→ **Excerpted data**:
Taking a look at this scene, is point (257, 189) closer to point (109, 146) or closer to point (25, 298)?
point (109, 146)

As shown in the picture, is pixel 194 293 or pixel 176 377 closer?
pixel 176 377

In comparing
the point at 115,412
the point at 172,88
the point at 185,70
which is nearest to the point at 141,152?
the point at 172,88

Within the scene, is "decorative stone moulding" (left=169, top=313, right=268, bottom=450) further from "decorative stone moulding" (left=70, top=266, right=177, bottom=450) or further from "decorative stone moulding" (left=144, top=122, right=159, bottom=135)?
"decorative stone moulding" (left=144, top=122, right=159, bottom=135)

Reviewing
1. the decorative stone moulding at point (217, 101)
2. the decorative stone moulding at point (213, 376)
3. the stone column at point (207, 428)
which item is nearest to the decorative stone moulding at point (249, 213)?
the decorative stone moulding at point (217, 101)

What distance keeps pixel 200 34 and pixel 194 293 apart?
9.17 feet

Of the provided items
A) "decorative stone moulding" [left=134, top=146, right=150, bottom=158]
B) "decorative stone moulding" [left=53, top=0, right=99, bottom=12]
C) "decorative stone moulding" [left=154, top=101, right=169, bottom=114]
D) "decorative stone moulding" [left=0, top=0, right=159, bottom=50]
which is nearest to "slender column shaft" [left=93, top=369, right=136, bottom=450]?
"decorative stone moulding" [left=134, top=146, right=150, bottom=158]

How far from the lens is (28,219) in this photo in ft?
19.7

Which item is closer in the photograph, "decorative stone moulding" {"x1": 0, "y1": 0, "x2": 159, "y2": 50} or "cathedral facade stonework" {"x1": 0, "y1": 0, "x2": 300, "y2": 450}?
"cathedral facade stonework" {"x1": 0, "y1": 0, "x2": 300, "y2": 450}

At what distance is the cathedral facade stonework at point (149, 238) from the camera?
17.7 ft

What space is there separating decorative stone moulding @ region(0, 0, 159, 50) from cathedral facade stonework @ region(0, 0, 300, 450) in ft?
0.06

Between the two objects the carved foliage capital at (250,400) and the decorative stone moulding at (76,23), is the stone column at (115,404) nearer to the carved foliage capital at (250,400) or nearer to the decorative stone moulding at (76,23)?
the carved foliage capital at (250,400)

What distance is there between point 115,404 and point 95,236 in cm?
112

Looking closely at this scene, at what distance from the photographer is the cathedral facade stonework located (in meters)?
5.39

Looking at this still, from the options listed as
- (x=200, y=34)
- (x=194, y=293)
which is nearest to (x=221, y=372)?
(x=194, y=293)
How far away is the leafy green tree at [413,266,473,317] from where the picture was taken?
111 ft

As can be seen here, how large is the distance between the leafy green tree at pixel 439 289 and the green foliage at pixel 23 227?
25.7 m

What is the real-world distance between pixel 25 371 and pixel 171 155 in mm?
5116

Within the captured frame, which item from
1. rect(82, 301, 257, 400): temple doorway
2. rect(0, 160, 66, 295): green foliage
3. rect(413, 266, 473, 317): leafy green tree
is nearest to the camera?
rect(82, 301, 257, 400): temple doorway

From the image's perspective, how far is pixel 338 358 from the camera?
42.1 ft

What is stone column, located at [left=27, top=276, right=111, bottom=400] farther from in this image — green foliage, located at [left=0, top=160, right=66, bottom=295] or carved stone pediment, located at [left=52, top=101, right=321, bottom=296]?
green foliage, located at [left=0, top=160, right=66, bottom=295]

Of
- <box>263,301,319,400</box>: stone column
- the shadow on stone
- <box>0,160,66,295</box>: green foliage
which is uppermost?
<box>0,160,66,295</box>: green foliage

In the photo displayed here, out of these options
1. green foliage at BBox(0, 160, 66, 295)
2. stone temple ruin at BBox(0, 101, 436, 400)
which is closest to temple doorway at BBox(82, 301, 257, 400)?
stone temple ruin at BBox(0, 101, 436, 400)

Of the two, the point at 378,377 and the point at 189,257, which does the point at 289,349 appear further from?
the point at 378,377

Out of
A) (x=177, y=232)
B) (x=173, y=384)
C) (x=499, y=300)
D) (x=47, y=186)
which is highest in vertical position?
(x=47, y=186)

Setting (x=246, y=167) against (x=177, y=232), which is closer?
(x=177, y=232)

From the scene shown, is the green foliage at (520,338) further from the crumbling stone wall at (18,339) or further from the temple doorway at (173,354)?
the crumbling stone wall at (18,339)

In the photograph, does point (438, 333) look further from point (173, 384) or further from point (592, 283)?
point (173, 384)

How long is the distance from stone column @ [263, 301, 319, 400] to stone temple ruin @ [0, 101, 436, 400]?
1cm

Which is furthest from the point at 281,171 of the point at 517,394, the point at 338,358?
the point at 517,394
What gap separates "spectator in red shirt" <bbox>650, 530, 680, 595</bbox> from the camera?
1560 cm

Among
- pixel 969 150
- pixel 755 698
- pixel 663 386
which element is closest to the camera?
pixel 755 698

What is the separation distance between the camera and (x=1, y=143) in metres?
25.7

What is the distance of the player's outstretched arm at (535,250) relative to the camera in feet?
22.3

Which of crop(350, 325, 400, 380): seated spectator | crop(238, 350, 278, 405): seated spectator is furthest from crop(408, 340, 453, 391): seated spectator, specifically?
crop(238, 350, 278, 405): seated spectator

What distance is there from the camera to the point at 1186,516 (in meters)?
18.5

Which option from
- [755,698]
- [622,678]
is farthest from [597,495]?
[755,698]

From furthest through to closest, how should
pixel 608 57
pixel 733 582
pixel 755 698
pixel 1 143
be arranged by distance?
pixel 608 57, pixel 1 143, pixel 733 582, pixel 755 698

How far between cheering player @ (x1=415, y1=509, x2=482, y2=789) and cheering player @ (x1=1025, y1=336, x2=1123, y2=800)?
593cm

→ **What to produce**:
Return the entries above exactly as they appear.

→ **Response to this exercise**:
Taking a look at this scene, is point (257, 189) closer to point (109, 146) or closer to point (25, 298)?
point (109, 146)

As shown in the picture, is pixel 194 293 or pixel 176 377 closer?
pixel 176 377

In comparing
the point at 115,412
the point at 172,88
the point at 185,70
which is nearest to the point at 141,152?
the point at 172,88

Within the scene, is "decorative stone moulding" (left=169, top=313, right=268, bottom=450) further from "decorative stone moulding" (left=70, top=266, right=177, bottom=450) or further from "decorative stone moulding" (left=144, top=122, right=159, bottom=135)?
"decorative stone moulding" (left=144, top=122, right=159, bottom=135)

Reviewing
1. the decorative stone moulding at point (217, 101)
2. the decorative stone moulding at point (213, 376)
3. the stone column at point (207, 428)
which item is nearest to the decorative stone moulding at point (249, 213)?
the decorative stone moulding at point (217, 101)

What distance keeps pixel 200 34 and pixel 194 293 apart?
9.17 feet

Of the provided items
A) "decorative stone moulding" [left=134, top=146, right=150, bottom=158]
B) "decorative stone moulding" [left=53, top=0, right=99, bottom=12]
C) "decorative stone moulding" [left=154, top=101, right=169, bottom=114]
D) "decorative stone moulding" [left=0, top=0, right=159, bottom=50]
which is nearest to "slender column shaft" [left=93, top=369, right=136, bottom=450]?
"decorative stone moulding" [left=134, top=146, right=150, bottom=158]

How far from the lens is (28,219) in this photo in ft?
19.7

Which item is closer in the photograph, "decorative stone moulding" {"x1": 0, "y1": 0, "x2": 159, "y2": 50} or "cathedral facade stonework" {"x1": 0, "y1": 0, "x2": 300, "y2": 450}?
"cathedral facade stonework" {"x1": 0, "y1": 0, "x2": 300, "y2": 450}

At what distance is the cathedral facade stonework at point (149, 238) from the camera?
17.7 ft

What space is there separating decorative stone moulding @ region(0, 0, 159, 50) from cathedral facade stonework @ region(0, 0, 300, 450) in ft?
0.06

Between the two objects the carved foliage capital at (250,400) and the decorative stone moulding at (76,23), is the stone column at (115,404) nearer to the carved foliage capital at (250,400) or nearer to the decorative stone moulding at (76,23)?
the carved foliage capital at (250,400)

What distance is there between point 115,404 and point 95,236 in cm?
112

Looking closely at this scene, at what distance from the photographer is the cathedral facade stonework located (in meters)?
5.39

Looking at this still, from the options listed as
- (x=200, y=34)
- (x=194, y=293)
which is nearest to (x=221, y=372)?
(x=194, y=293)
How far away is the leafy green tree at [413,266,473,317] from where the picture was taken?
111 ft

As can be seen here, how large is the distance between the leafy green tree at pixel 439 289 and the green foliage at pixel 23 227?
25.7 m

What is the real-world distance between pixel 25 371 and pixel 171 155 in mm?
5116

Within the captured frame, which item from
1. rect(82, 301, 257, 400): temple doorway
2. rect(0, 160, 66, 295): green foliage
3. rect(413, 266, 473, 317): leafy green tree
is nearest to the camera?
rect(82, 301, 257, 400): temple doorway

From the image's perspective, how far is pixel 338 358 from the camera?
42.1 ft

What is stone column, located at [left=27, top=276, right=111, bottom=400] farther from in this image — green foliage, located at [left=0, top=160, right=66, bottom=295] or carved stone pediment, located at [left=52, top=101, right=321, bottom=296]?
green foliage, located at [left=0, top=160, right=66, bottom=295]

Of
- <box>263,301,319,400</box>: stone column
- the shadow on stone
- <box>0,160,66,295</box>: green foliage
which is uppermost?
<box>0,160,66,295</box>: green foliage

In the photo displayed here, out of these options
1. green foliage at BBox(0, 160, 66, 295)
2. stone temple ruin at BBox(0, 101, 436, 400)
which is closest to temple doorway at BBox(82, 301, 257, 400)?
stone temple ruin at BBox(0, 101, 436, 400)

Of the two, the point at 378,377 and the point at 189,257, which does the point at 289,349 appear further from?
the point at 378,377

Out of
A) (x=177, y=232)
B) (x=173, y=384)
C) (x=499, y=300)
D) (x=47, y=186)
which is highest in vertical position?
(x=47, y=186)

Setting (x=246, y=167) against (x=177, y=232), which is closer?
(x=177, y=232)

From the scene shown, is the green foliage at (520,338) further from the crumbling stone wall at (18,339) or further from the temple doorway at (173,354)?
the crumbling stone wall at (18,339)

In the photograph, does point (438, 333) look further from point (173, 384) or further from point (592, 283)?
point (173, 384)

How long is the distance from stone column @ [263, 301, 319, 400] to stone temple ruin @ [0, 101, 436, 400]?
1cm

Which is furthest from the point at 281,171 of the point at 517,394, the point at 338,358?
the point at 517,394
What gap separates "spectator in red shirt" <bbox>650, 530, 680, 595</bbox> from the camera?
1560 cm

Among
- pixel 969 150
- pixel 755 698
- pixel 663 386
which element is closest to the camera?
pixel 755 698

What is the separation distance between the camera and (x=1, y=143) in metres?
25.7

What is the distance of the player's outstretched arm at (535,250) relative to the camera in feet?
22.3

Which of crop(350, 325, 400, 380): seated spectator | crop(238, 350, 278, 405): seated spectator is furthest from crop(408, 340, 453, 391): seated spectator, specifically?
crop(238, 350, 278, 405): seated spectator

What distance is there from the camera to the point at 1186,516 (in meters)?
18.5

Which option from
- [755,698]
- [622,678]
is farthest from [597,495]?
[755,698]

From furthest through to closest, how should
pixel 608 57
pixel 733 582
pixel 755 698
pixel 1 143
be arranged by distance?
pixel 608 57, pixel 1 143, pixel 733 582, pixel 755 698

How far between cheering player @ (x1=415, y1=509, x2=482, y2=789) and cheering player @ (x1=1025, y1=336, x2=1123, y2=800)?
593cm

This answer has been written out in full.